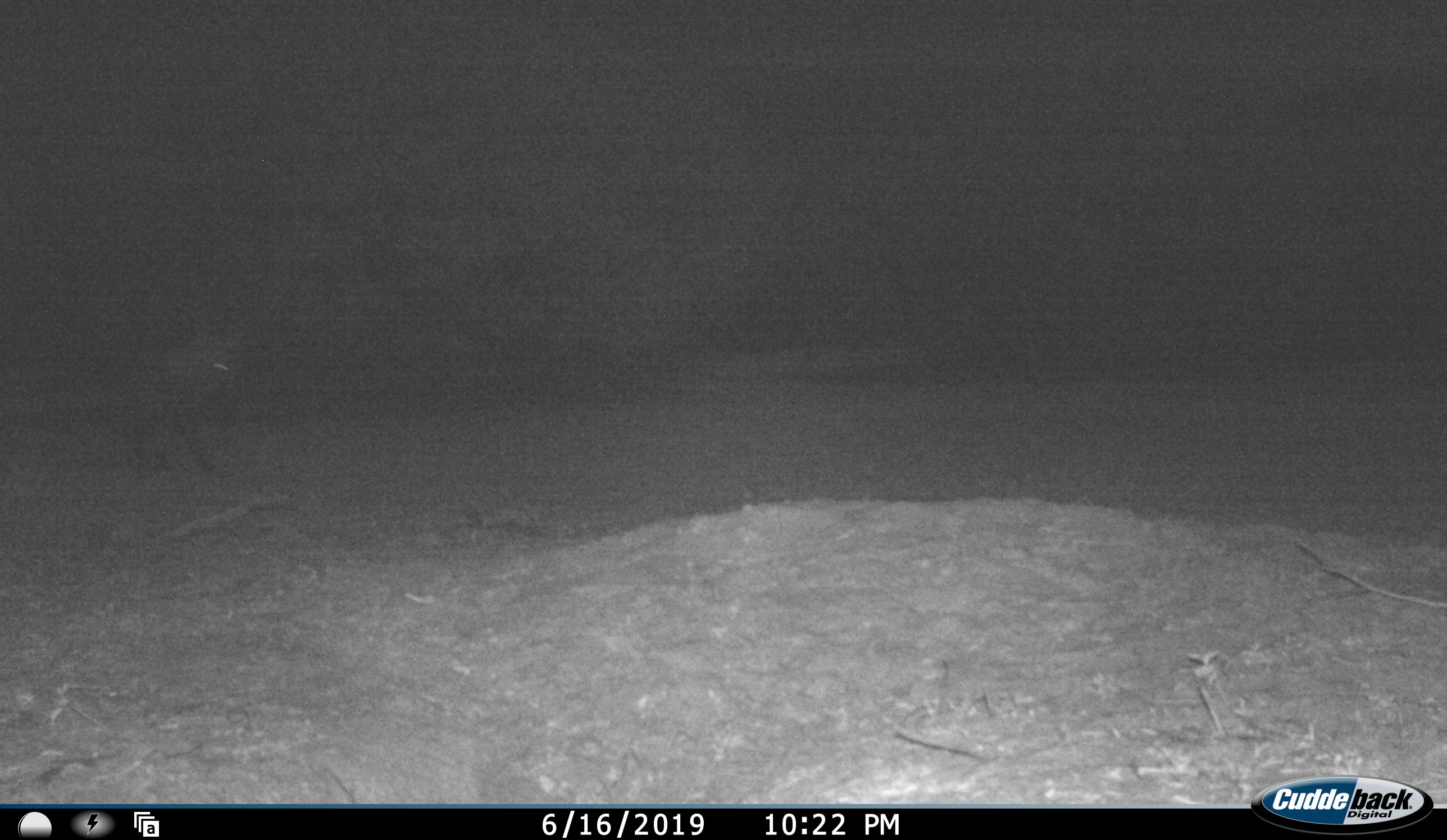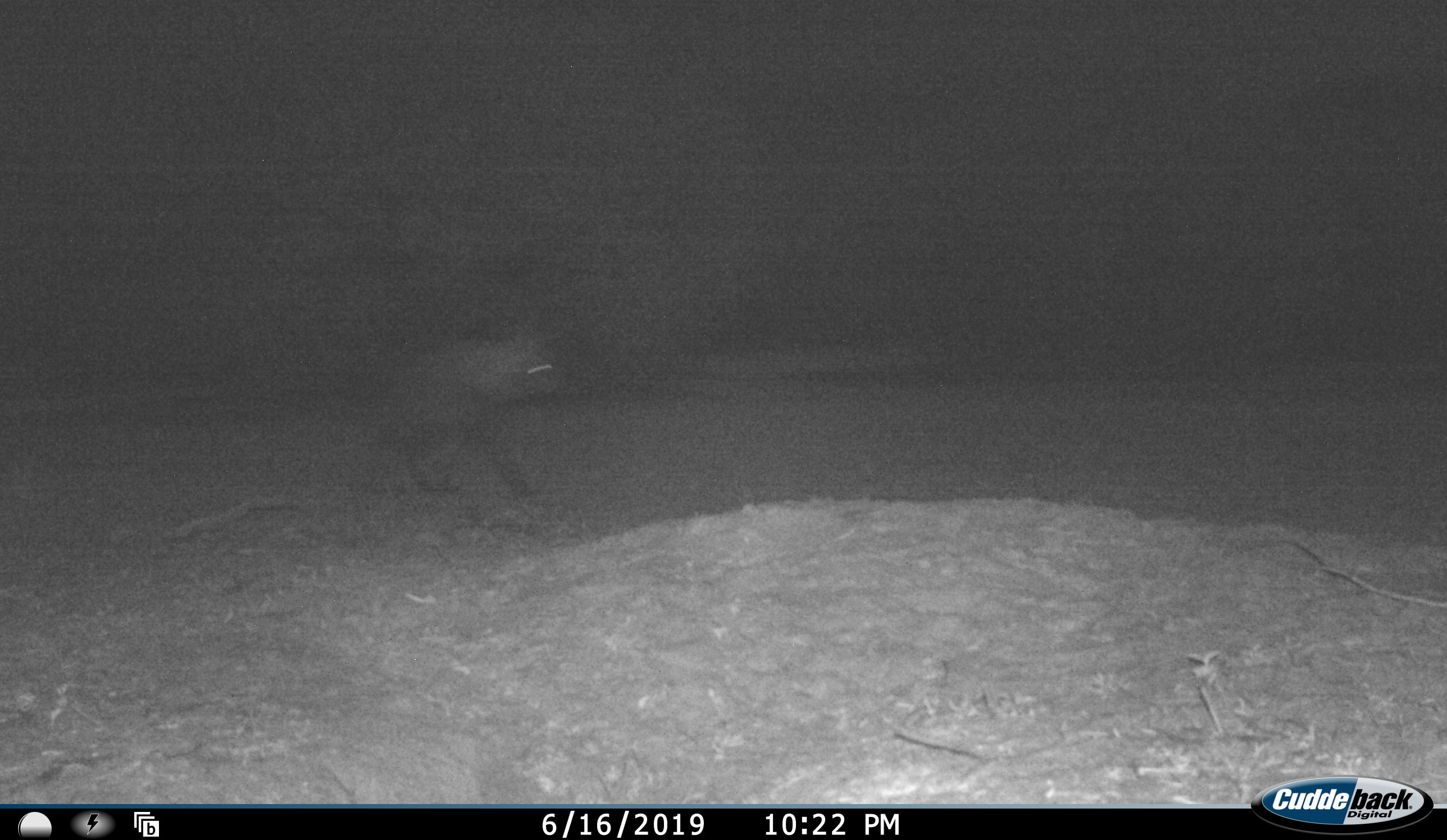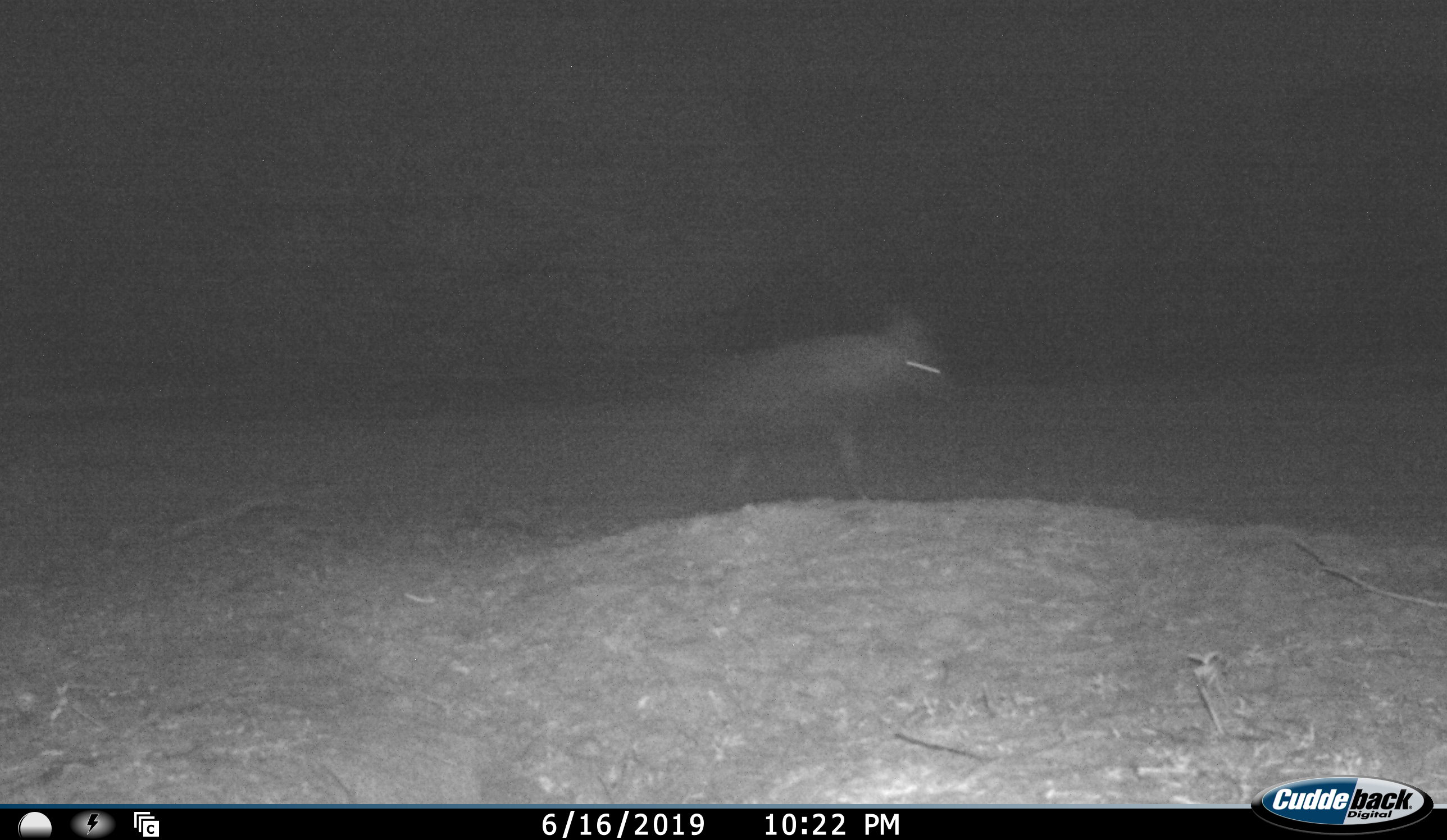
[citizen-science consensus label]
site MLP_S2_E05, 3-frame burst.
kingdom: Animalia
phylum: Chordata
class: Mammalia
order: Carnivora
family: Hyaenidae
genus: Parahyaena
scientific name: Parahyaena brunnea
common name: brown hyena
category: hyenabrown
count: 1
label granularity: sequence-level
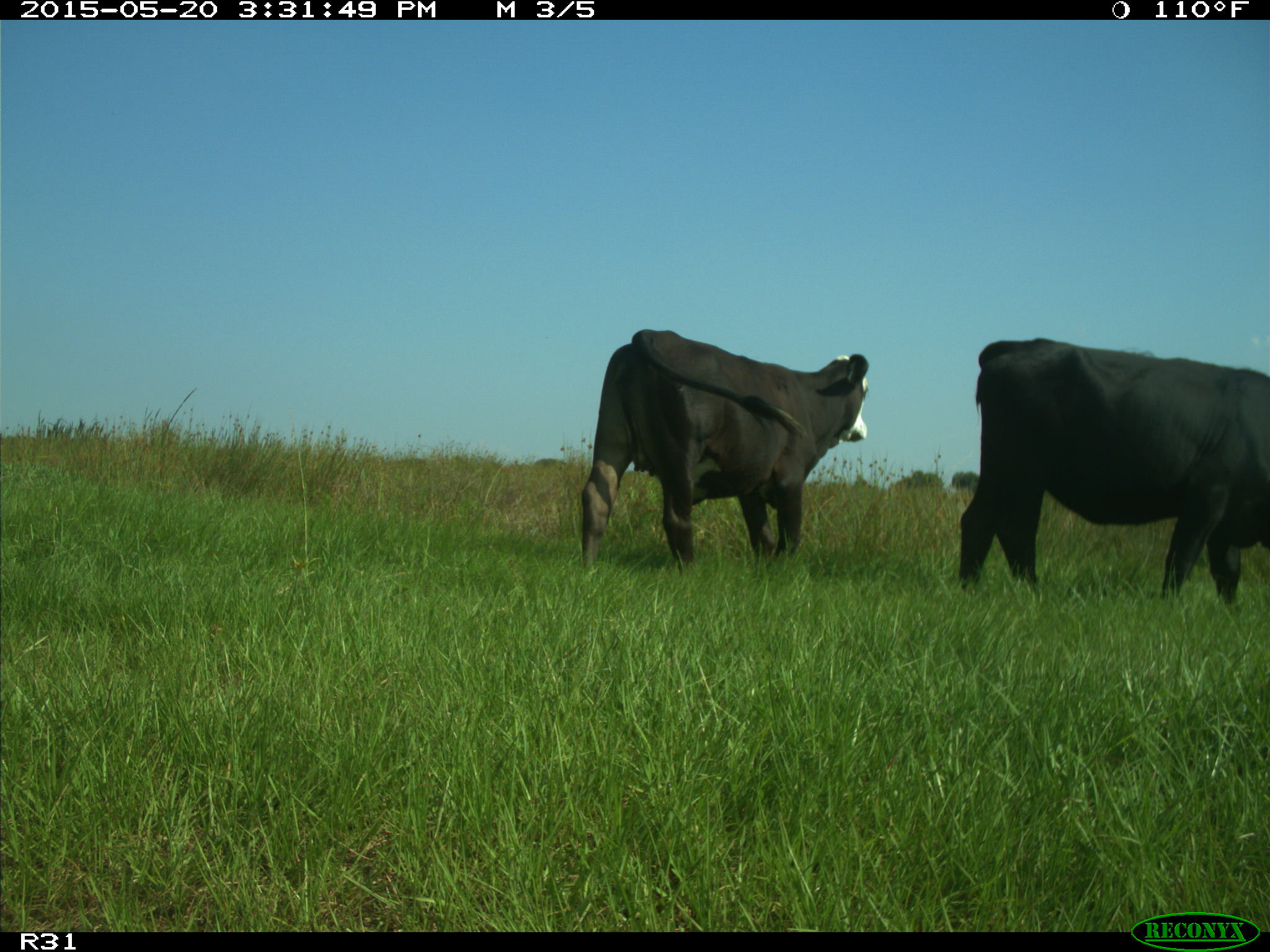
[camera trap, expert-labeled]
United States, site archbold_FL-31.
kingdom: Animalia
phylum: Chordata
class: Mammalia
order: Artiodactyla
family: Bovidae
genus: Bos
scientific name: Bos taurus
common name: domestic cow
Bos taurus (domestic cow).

WORK REQUEST: Write out each entry exactly as given, omitting any picture.

WRITTEN REPLY:
[citizen-science consensus label]
site MLP_S2_E05, 3-frame burst.
kingdom: Animalia
phylum: Chordata
class: Mammalia
order: Carnivora
family: Hyaenidae
genus: Parahyaena
scientific name: Parahyaena brunnea
common name: brown hyena
category: hyenabrown
count: 1
label granularity: sequence-level
[camera trap, expert-labeled]
United States, site archbold_FL-31.
kingdom: Animalia
phylum: Chordata
class: Mammalia
order: Artiodactyla
family: Bovidae
genus: Bos
scientific name: Bos taurus
common name: domestic cow
Bos taurus (domestic cow).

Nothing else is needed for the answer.